Perhaps the most significant difference between American adoption and the hanai tradition is that hanai adoption does not necessitate taking biological parents out of the picture. One of the reasons why adoption is not practiced more in America is that it requires the complete termination of birth parents' rights, a motion that is drastic and not always warranted. At the same time, for a wide variety of reasons, family reunification might not be the best option either. Children in this situation, stuck between adoption and reunification, usually stay in foster care indefinitely. Hanai adoption offers a much less painful alternative. Children can be welcomed into a loving hanai family while still maintaining a positive relationship with their birth parents. A hanai child can benefit from the love and stability of their adoptive home and keep a connection to their birth parents from that safe position. Parents are more free to explore the possibility that keeping their child at home might not be the best arrangement because they can explore the possibility of adoption without having to worry that they will be called a bad parent or that they may lose all involvement in their child's life. The hanai tradition can be a lesson to the American adoption system that the "reallocation of parental rights" and adoption can be "personalized, affectionate, and sociable."36

For the hanai tradition, I have a deep and personal gratitude. Almost as soon as I had entered the foster care system the social worker told me that their goal was to send me home to my mother as soon as possible. To me, the thought was terrifying.
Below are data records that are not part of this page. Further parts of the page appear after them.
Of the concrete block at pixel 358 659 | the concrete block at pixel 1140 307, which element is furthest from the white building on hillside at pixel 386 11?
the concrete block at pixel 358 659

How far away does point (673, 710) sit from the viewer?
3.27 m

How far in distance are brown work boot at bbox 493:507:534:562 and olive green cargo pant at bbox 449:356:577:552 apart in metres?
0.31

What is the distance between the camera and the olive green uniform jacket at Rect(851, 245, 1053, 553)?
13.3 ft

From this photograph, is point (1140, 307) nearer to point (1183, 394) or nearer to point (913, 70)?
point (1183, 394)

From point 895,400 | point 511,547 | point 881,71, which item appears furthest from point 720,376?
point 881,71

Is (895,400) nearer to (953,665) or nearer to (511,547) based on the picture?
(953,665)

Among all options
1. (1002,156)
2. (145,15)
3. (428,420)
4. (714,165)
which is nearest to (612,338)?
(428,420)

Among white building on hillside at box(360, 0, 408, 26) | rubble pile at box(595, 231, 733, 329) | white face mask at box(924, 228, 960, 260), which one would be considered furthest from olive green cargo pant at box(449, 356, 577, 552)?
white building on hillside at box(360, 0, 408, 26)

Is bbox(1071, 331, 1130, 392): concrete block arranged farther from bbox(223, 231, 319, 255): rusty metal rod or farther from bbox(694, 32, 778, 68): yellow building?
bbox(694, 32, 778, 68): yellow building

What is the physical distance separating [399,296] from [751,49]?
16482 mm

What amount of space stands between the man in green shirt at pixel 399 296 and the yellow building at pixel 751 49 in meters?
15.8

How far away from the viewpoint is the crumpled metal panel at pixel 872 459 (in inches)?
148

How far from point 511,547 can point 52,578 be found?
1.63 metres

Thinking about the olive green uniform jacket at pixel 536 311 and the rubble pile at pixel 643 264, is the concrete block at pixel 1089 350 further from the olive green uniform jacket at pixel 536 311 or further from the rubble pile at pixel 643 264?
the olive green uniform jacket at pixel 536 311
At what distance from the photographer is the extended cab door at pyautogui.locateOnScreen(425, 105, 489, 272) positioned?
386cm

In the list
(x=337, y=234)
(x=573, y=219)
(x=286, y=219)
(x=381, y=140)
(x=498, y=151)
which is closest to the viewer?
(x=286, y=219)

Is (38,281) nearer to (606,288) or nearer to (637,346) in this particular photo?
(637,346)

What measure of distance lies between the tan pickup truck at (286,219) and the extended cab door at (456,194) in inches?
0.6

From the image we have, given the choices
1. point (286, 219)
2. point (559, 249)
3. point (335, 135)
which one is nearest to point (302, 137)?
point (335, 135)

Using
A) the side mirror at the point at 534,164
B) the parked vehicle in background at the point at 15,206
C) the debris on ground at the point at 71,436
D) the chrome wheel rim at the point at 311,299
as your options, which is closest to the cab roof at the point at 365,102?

I became especially worried about having to go home after being placed in my fourth foster home. My fourth foster placement was in the home of one of my best friends from school, and we adopted each other as family almost instantly. I couldn't imagine being more happy or loving parents and siblings more. Intuitively I knew that my mother could not provide the same support and love that my foster family could, and her relapsing into drugs and alcohol was still a realistic possibility. I wanted to remain with my foster family, but I did not wish to permanently close the door on my mother. The hanai tradition provided my family the perfect solution. With my mother's approval, one of the greatest gifts I have ever received, I became a hanai child to my foster parents. Our home became the foundation of support from which I was able to extend to my mother forgiveness, love, and a commitment to friendship. I became a permanent (and legal) member of a wonderful family, I no longer had to live with the constant fear that I would be sent home, and my mother was given space to work through her difficulties. The hanai tradition gave me two loving parents, four sisters, and a new chance at friendship with my biological mother. To the Hawaiian culture, I am immensely grateful.

EDITOR'S NOTE: This is a mid-term paper on social and educational issues relevant to teaching that was written for Education 310, Introduction to Education.